Other sources bear her assessment out. The SPLC reported over 1000 different hate-related crimes, most of them targeting Muslims and immigrants, in the month following Trump’s election. Mosques throughout the United States have been the target of threatening emails and phone calls. On Friday, February 24, two days after Adam Purinton killed Srinivas Kuchibhotla, a Tampa mosque was set afire by arsonists.

Sean Spicer, the White House spokesperson, has stated that it was “too early” to assign a reason to the Olathe shooting, and that it was “absurd” to link it to Trump’s position on immigration. Trump is well known for tweeting emphatically after terror attacks, both real and imagined; yet in this incident, which, by all accounts was driven by anti-Arab, anti-immigrant bias, he has said nothing.
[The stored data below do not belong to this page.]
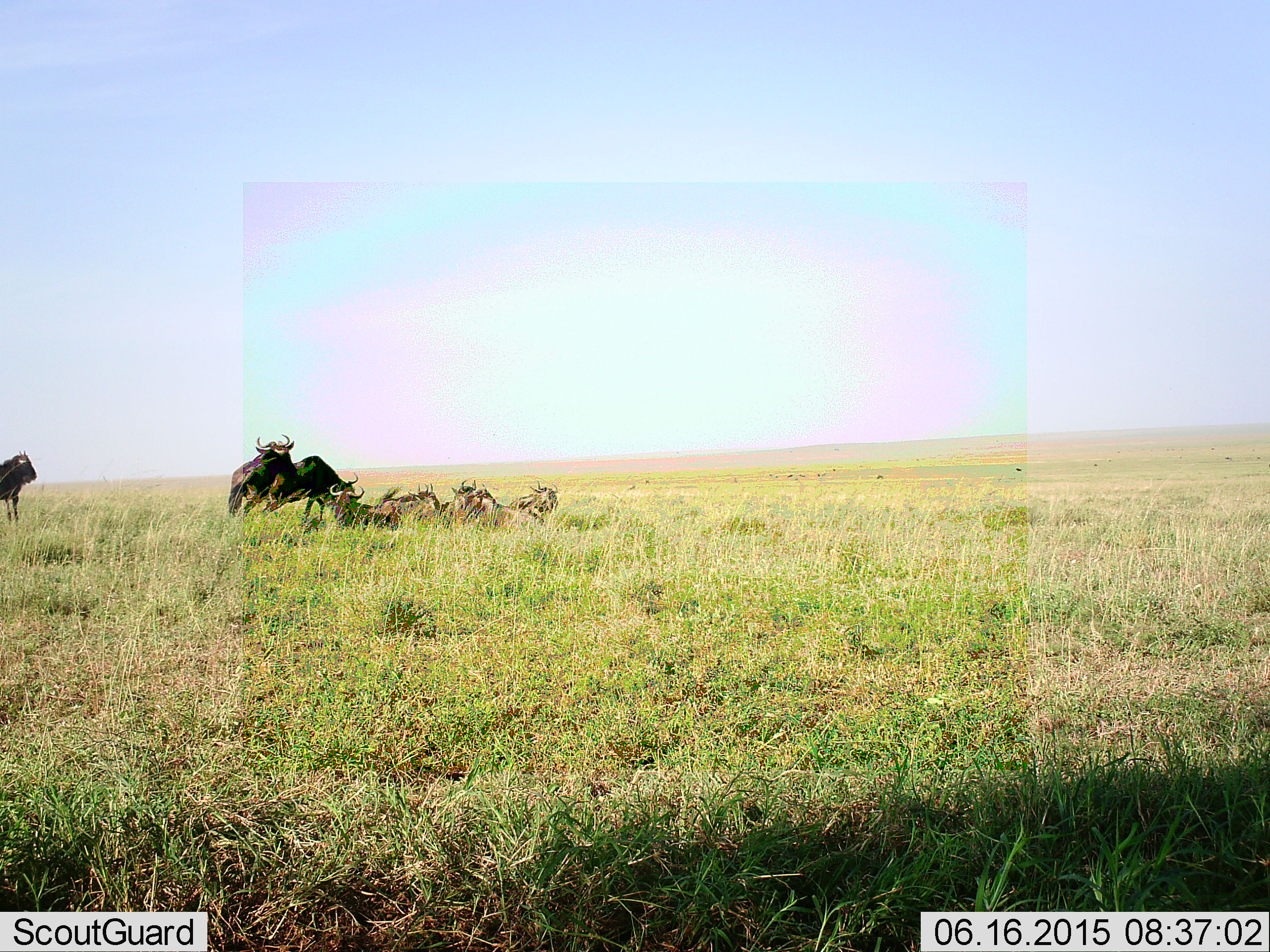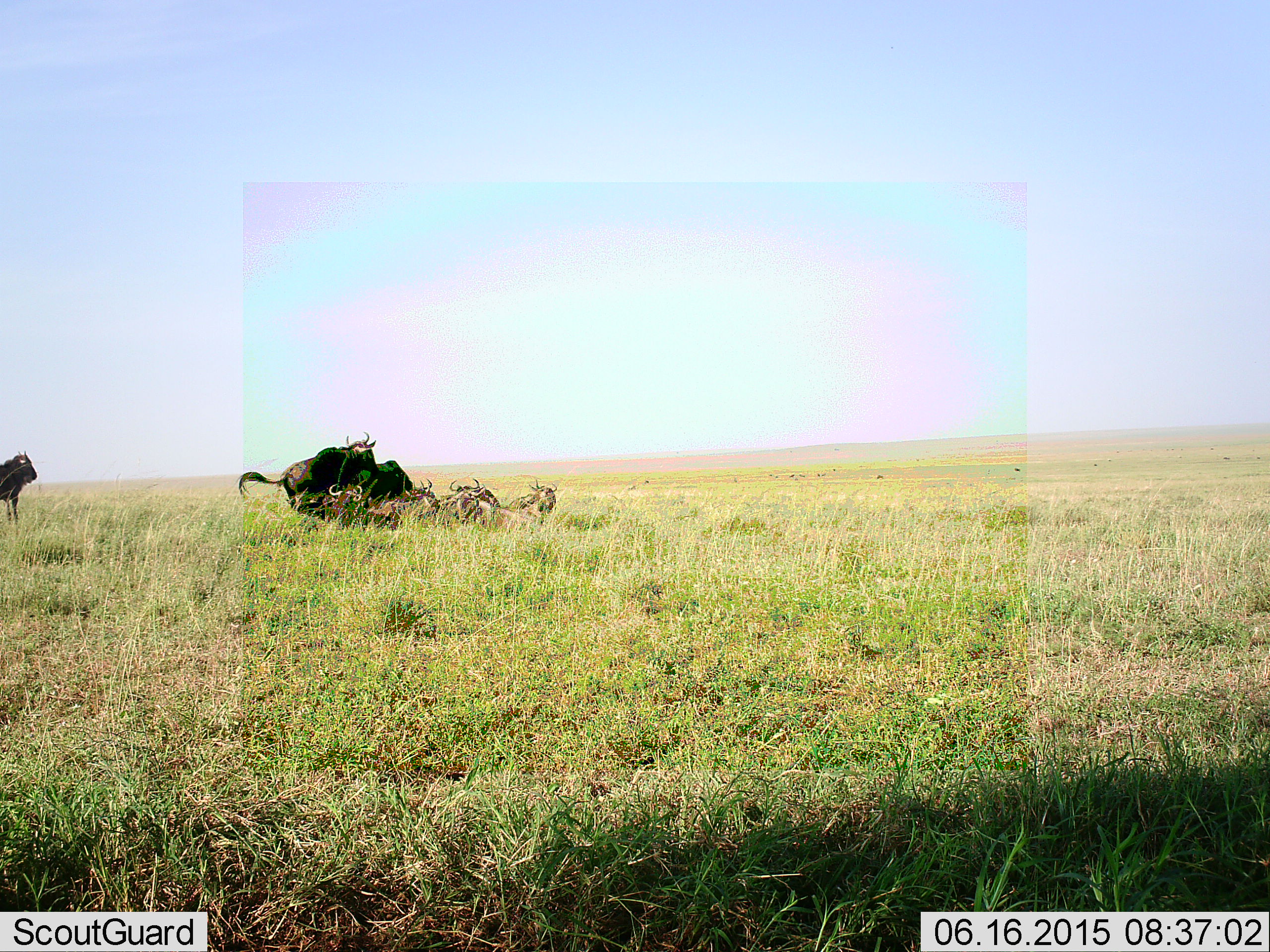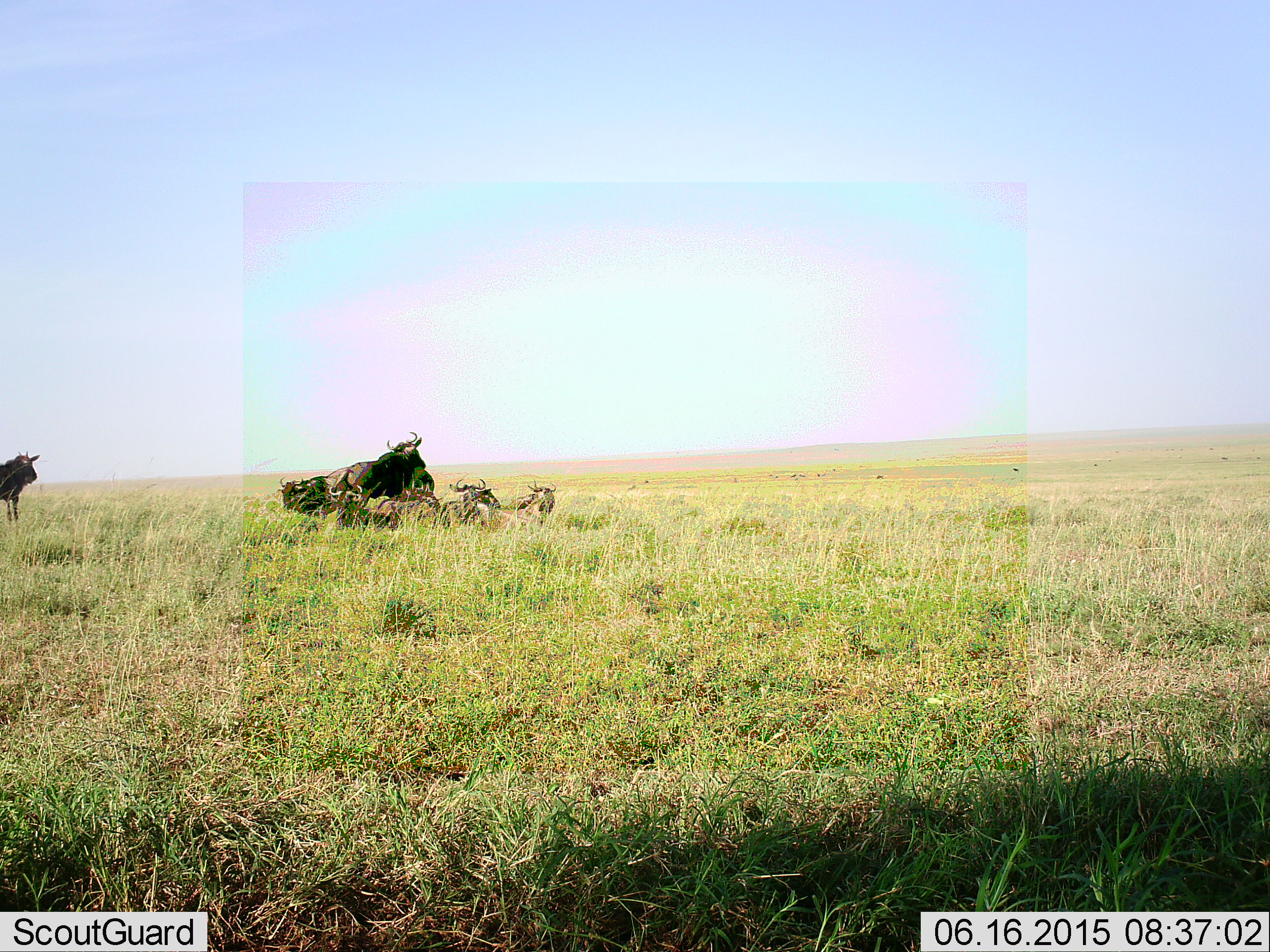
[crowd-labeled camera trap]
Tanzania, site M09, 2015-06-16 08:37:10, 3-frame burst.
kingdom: Animalia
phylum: Chordata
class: Mammalia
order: Artiodactyla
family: Bovidae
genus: Connochaetes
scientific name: Connochaetes taurinus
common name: blue wildebeest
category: wildebeest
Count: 8.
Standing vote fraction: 73%.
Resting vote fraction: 82%.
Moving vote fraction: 36%.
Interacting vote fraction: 64%.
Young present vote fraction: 0%.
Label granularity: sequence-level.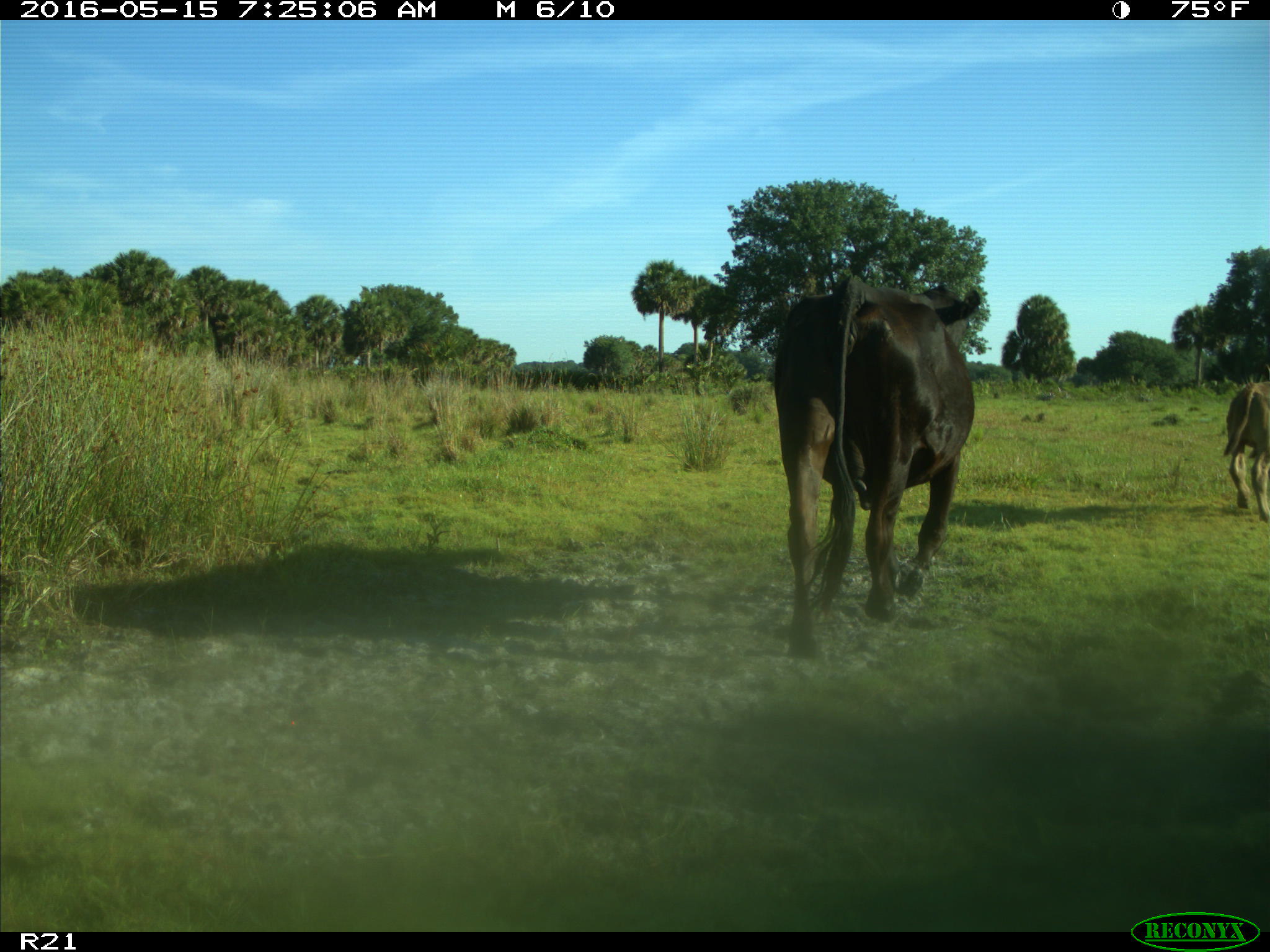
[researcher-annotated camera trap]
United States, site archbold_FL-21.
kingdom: Animalia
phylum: Chordata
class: Mammalia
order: Artiodactyla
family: Bovidae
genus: Bos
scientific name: Bos taurus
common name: domestic cow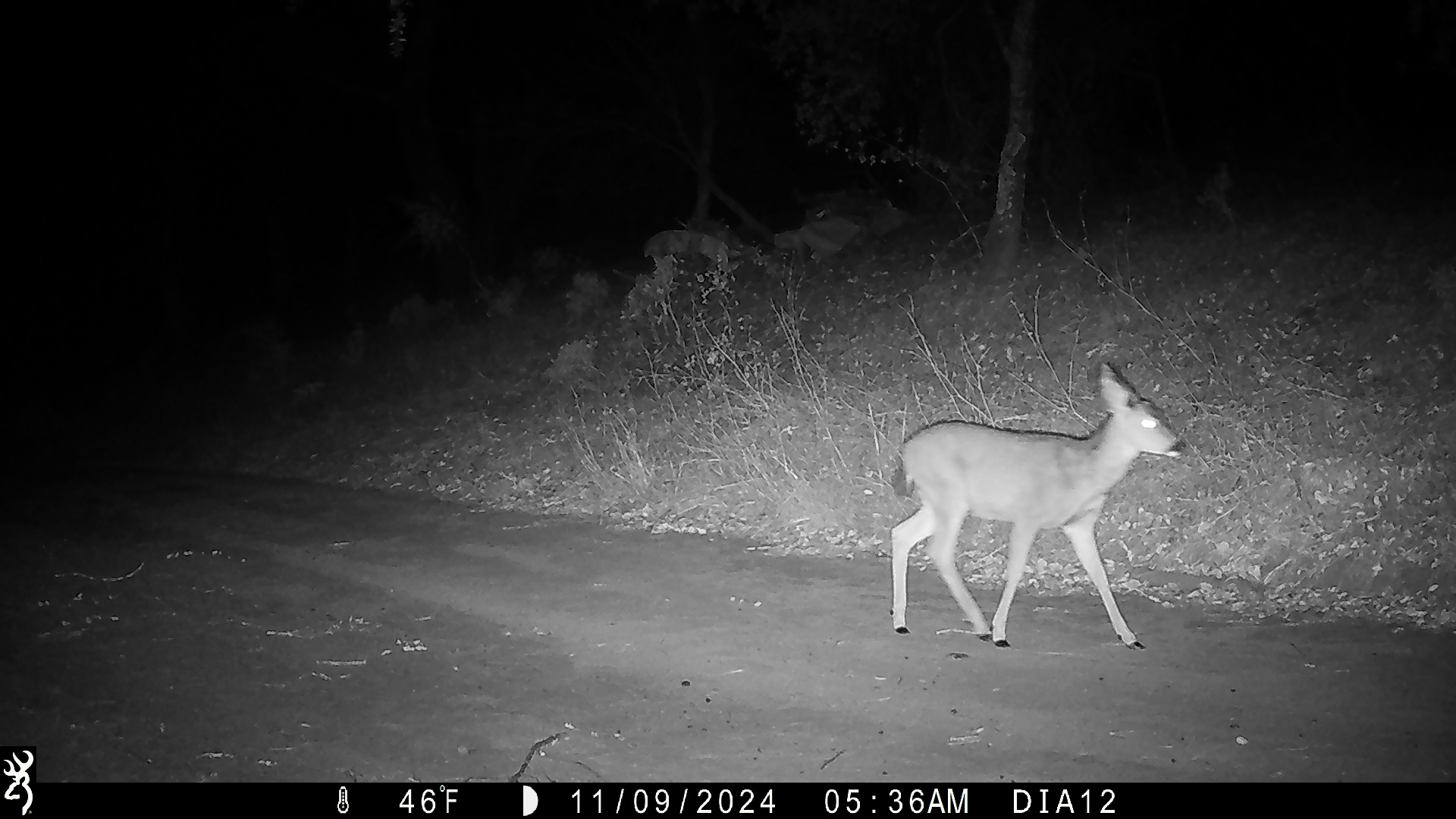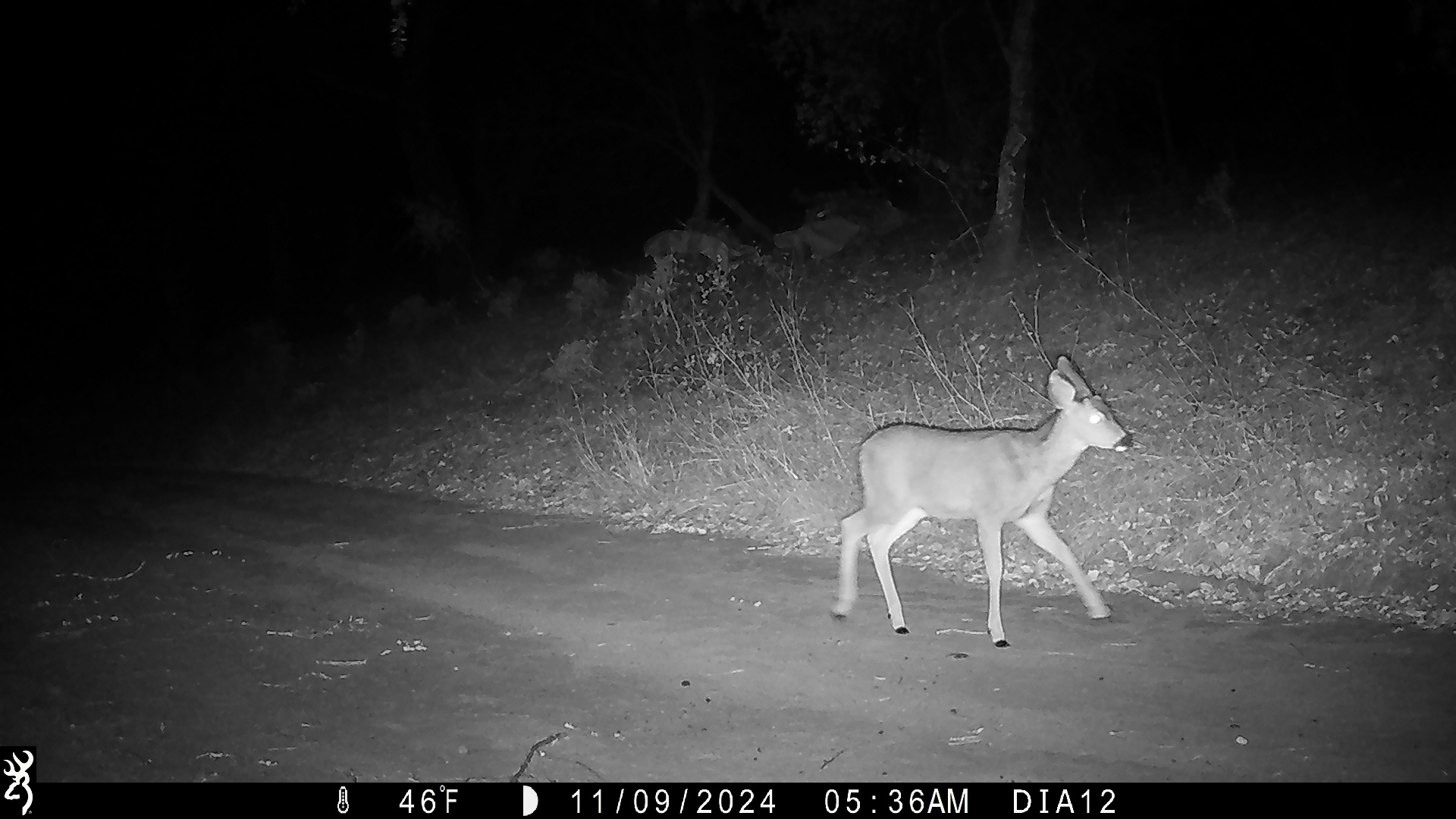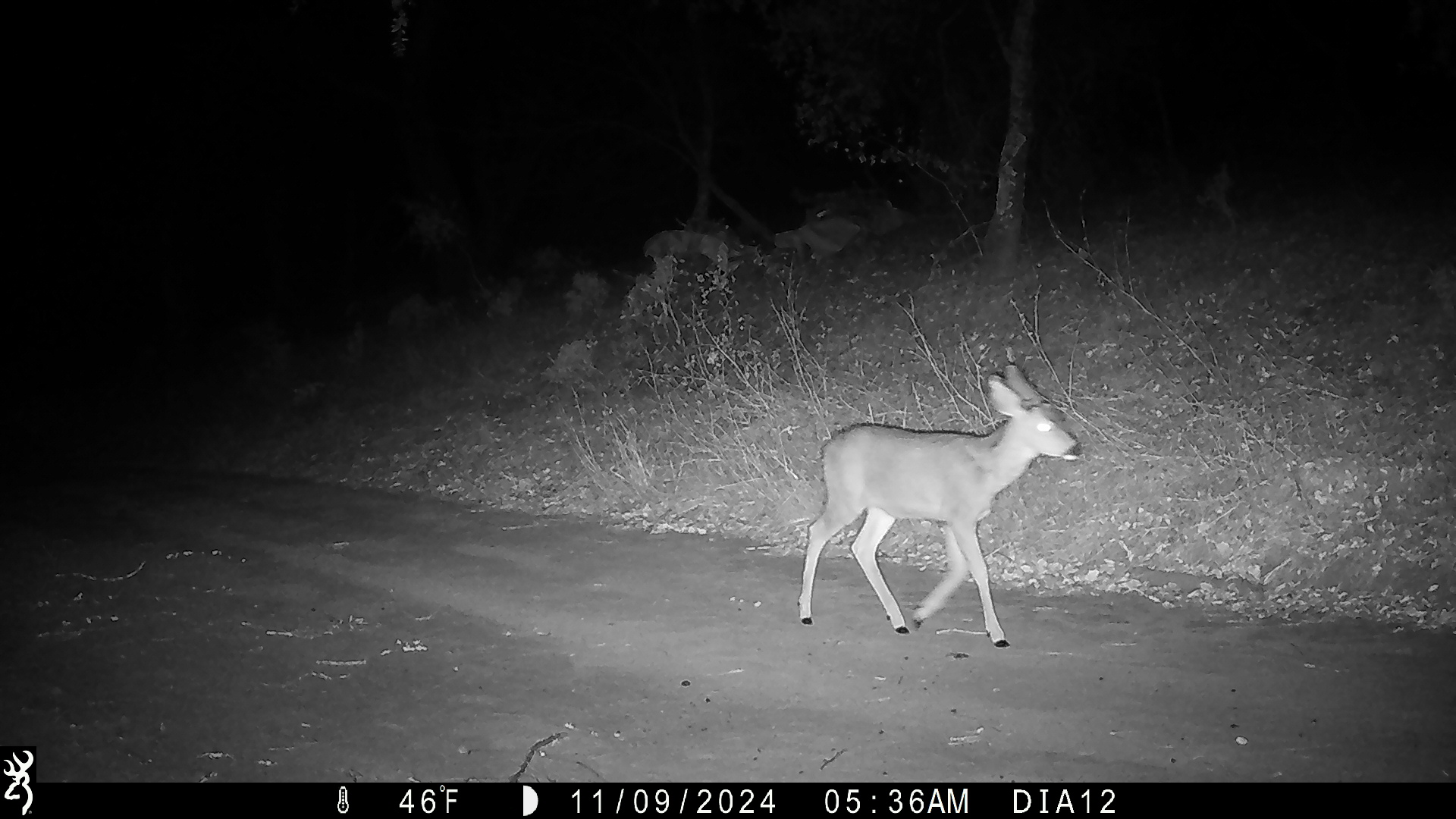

The SPLC reports that, alongside the increases in anti-Muslim, anti-immigrant attacks, there has been a proportional uptick in membership in white nationalist movements.

Trump has surrounded himself with high-profile figures linked to white nationalists. Steve Bannon, former editor of alt-right rag Breitbart, not only acts as Trump’s chief strategist, but sits on the National Security Council as well. Michael Anton, director of strategic communications for the National Security Council, has written, behind the safety of a pseudonym, reactionary, anti-immigrant screeds in which he portrays Trump as the last hope for “traditional” American values and “my people,” shorthand for white Americans.

“Trump’s executive order was for 7 countries,” said CAIR’s Hadeed, “but it affects the entire Muslim community.” She mentioned that there have been other instances like the Olathe shooting, in which non-Muslims have been targeted by Islamophobes.

Trump’s policy, Hadeed said, “somehow is translated that if you are perceived to be a Muslim, if your skin color is brown, you are told you don’t belong. We think it has a direct correlation between our national policies that are anti-Muslim.” These policies, Hadeed said, are “dehumanizing and demonizing a section in our society.” On its face, it appears that the shooting in Olathe amounts to more evidence of this dehumanization.